GEOG101: Physical Geography

Lecture 06: Monday, Feb. 2, 2009

Topics
1. Energy Essentials
2. Energy Balance in the Troposphere
3. Energy Balance at Earth's Surface

Energy Essentials
• Energy pathways: Insolation input, Transmission, Scattering, Refraction
    Insolation Input: The single energy input driving the Earth-Atmosphere system, including all the radiation that arrives at the Earth's surface, both direct and diffuse (scattered by the atmosphere).
    Transmission: Passage of energy through atmosphere or water;
    Scattering (Diffuse Radiation): Changing direction of light's movement, without altering its wavelengths;
    Answer the questions such as 1) Why Earth's sky is blue? 2) Why sunrises and sunsets are often red?
    Refraction: Change in speed and direction of light (when light entering a different medium; e.g., from empty space to atmospheric gases, or from air to water; etc.);
    Answer the questions such as 1) why a spoon is 'bended' in a cup filled with water? 2) How does the rainbow form? and 3) How does the mirage of the sun form?

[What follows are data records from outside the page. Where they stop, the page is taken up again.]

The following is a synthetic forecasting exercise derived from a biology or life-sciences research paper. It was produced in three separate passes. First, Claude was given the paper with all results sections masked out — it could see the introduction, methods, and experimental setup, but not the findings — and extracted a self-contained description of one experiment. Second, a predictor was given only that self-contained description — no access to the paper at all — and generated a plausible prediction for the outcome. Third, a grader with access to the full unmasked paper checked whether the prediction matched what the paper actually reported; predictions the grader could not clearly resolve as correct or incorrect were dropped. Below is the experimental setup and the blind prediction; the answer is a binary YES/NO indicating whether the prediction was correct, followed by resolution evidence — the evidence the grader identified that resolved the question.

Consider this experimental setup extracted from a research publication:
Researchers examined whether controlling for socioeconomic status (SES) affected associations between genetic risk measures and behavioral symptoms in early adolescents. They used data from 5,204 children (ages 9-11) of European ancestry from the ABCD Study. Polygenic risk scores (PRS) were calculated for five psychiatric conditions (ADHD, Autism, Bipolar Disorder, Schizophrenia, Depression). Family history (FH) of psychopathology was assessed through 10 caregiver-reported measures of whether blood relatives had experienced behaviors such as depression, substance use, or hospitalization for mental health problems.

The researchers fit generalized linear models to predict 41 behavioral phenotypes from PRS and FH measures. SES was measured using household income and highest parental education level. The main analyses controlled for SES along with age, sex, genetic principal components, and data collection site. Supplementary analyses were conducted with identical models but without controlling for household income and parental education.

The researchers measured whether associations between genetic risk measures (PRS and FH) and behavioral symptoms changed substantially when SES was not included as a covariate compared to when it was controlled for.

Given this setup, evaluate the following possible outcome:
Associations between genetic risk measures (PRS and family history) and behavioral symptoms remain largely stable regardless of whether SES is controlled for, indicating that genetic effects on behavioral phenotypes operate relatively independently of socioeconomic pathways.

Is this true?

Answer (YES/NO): YES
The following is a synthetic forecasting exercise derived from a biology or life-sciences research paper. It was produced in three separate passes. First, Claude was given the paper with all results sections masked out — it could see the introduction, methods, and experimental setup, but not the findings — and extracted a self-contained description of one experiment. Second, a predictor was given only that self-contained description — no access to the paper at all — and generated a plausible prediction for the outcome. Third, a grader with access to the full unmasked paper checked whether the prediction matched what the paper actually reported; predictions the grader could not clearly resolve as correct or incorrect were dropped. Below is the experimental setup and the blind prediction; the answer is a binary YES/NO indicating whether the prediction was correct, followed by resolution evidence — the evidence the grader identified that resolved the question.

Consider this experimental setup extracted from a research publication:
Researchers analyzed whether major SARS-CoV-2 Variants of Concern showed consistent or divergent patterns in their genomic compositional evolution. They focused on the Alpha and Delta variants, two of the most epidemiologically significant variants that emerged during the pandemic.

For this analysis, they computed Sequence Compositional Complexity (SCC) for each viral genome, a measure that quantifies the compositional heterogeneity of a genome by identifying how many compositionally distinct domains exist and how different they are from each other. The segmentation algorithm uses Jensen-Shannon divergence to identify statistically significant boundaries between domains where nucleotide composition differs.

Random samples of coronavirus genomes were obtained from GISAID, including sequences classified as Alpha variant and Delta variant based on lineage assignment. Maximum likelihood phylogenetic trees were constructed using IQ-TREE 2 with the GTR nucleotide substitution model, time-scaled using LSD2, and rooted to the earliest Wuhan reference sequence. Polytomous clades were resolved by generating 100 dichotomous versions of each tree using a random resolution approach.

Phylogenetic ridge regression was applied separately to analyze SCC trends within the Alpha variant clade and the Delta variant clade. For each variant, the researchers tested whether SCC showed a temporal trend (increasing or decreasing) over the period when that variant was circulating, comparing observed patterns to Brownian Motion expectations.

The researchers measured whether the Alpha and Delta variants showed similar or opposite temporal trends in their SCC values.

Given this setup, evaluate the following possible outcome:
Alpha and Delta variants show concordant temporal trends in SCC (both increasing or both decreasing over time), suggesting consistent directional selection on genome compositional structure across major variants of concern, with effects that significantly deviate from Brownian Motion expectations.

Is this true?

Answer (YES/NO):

• Energy Principles: Albedo and reflection, cloud's albedo effects, Absorption
     Reflection: Arriving energy bounces directly back into space without being absorbed or performing any work;
    Albedo: The reflectivity quality, or intrinsic brightness, of a surface;
     Comparing the ice-covered antarctic and the pacific ocean, which area would have a higher albedo?
    Cloud-albedo forcing: increase in albedo caused by clouds. Outcome: reflect insolation and cool Earth's surface;
    Cloud-greenhouse forcing: clouds acts as insulation, trapping longwave radiation from Earth; Outcome: increase in greenhouse warming;
    Absorption: Assimilation of radiation by molecules of matter and its conversion from one form of energy to another;

• Heat Transfer: Conduction, Convection, Advection, Radiation
    Conduction: Molecule to molecule transfer;
    Convection: Energy transferred by movement that involves a strong vertical motion;
    Advection: Energy transferred by movement that involves a predominantly horizontal motion;
    Radiation: Energy traveling through air or space

Energy Balance in the Troposphere
• The Greenhouse Effect and Atmospheric Warming: what effects do the high coluds and low clouds have to the global temperature changes?
• Earth-Atmosphere Radiation Balance: Read Fig. 4.12, understand the 'positive' and 'negative' radiation parameters in Earth-Atmosphere energy budget;
• Energy Budget by Latitude: their influence to Winds, ocean currents, dynamic weather systems, etc. (read Fig. 4.13)

Energy Balance at Earth's Surface
• Daily Radiation Patterns: Read Fig. 4.14, notice the the daily temperature lag in the afternoon;
• The annual temperature lags: similar to daily lags. In the northern hemisphere, January is the coldest after December Solstice (a cold temperature lag); July and August are possibly the hottest time after the June solstice (a hot temperature lag);
• Energy Balance at Earth's Surface: NET R = +SW (insolation) -SW (reflection) +LW (infrared) -LW (infrared) = A simplified Surface Energy Balance
• The Net surface energy Radiation is NOT a perfect balance at zero, but for a longer time, the earth's surface balances the incoming and outgoing energy;
• Global and local net budgets are important for managing the solar energy collection and concentration;
• The Urban Environment: Urban heat island;
• The Urban Environment: Trees and grass lands are important for Urban micro-environments;
    The central park in NY City has daytime temperature 5-10 degree C cooler than outside the park;
     A smaller planter with trees outside a shopping mall can be 16 degree C cooler;